The customer due diligence procedures expand upon the self-certification approach used in the CRS and incorporate existing Anti-Money Laundering/Know Your Customer (AML/KYC) obligations outlined in the 2012 Financial Action Task Force (FATF) recommendations. 

The alignment between the CARF and the CRS aims to reduce the compliance burden for CASPs, particularly those already subject to the CRS. Like the CRS, the CARF allows for a phased approach in conducting due diligence procedures on existing customers.

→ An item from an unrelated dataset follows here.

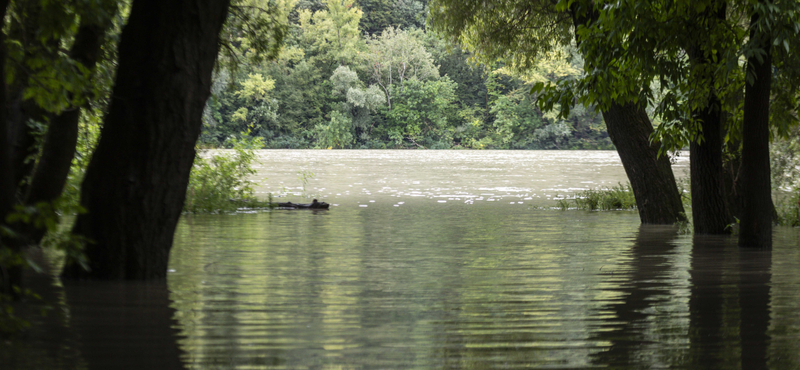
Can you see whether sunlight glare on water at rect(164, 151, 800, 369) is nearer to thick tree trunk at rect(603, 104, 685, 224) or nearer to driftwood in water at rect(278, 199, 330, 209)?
thick tree trunk at rect(603, 104, 685, 224)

Did you know? In Germany, long-term cryptocurrency holders benefit from tax advantages. Investors who hold their crypto tokens for a minimum of one year are exempt from capital gains tax upon sale. For those who have staked their crypto, the tax exemption period is extended to 10 years.

Who collects and reports CARF information?

The CARF requires the following entities to collect and report this information:

  • CASPs: These are entities that provide services related to crypto assets. Examples include cryptocurrency exchanges, wallet providers and certain lending platforms.
  • Exchanges, custodians and wallet providers: The CARF mandates the collection of information and reporting for intermediaries such as exchanges, custodians and wallet providers. Decentralized protocol developers or entities are required to comply if they perform specific roles akin to traditional intermediaries. 
  • NFT marketplaces: These are platforms that facilitate the buying and selling of non-fungible tokens (NFTs).

What is DAC8?

DAC8 updates the existing EU Directive on Administrative Cooperation (DAC). It broadens the scope of registration and reporting obligations for service providers that facilitate cryptocurrency transactions for EU customers. It introduces new rules for reporting and exchanging information on crypto assets for direct tax purposes. The DAC8 aligns with the OECD’s CARF and integrates its amendments to the CRS.

The directive utilizes the definitions of MiCA for service providers and crypto assets. MiCA outlines the conditions for accessing the EU crypto asset market and Anti-Money Laundering regulations.

Member states are required to incorporate the provisions of DAC8 into their national laws by Dec. 31, 2025.

Timeline of the DAC8

Three-step approach for DAC8 rules

Like DAC7, DAC8 rules will be based on a three-step process:

  • Step 1: Identify reportable users — Service providers must conduct due diligence procedures to identify users who trade or exchange crypto assets through their platform. Such reportable users will be identified through self-certification.
  • Step 2: Collect and report information — Service providers must collect and report information on reportable users to the relevant tax authority by Jan. 31 of the following year. Before collecting and reporting personal information, service providers must inform individuals about this process, ensuring compliance with the GDPR regulations.
  • Step 3: Exchange information — The tax authority of the member state that receives information from the service provider must automatically exchange this information with other relevant tax authorities through an electronic system.

US participation in the CRS

The US has historically relied on its own tax information gathering system, the Foreign Account Tax Compliance Act (FATCA), rather than participating in the OECD’s CRS.

In August 2023, the US Treasury and Internal Revenue Service proposed cryptocurrency tax information reporting rules, effective Jan. 1, 2025. However, the US participation in crypto reporting is not through CRS but via FATCA and the newly proposed cryptocurrency reporting rules. 

While these rules would help the US engage in international data sharing, it would be through FATCA’s existing mechanisms. 

Furthermore, the US rules have extraterritorial reach, applying to non-US exchanges that serve US citizens. This means that even without formal US participation in CARF, the practical outcome may resemble the current CRS/FATCA model, where information is shared between countries.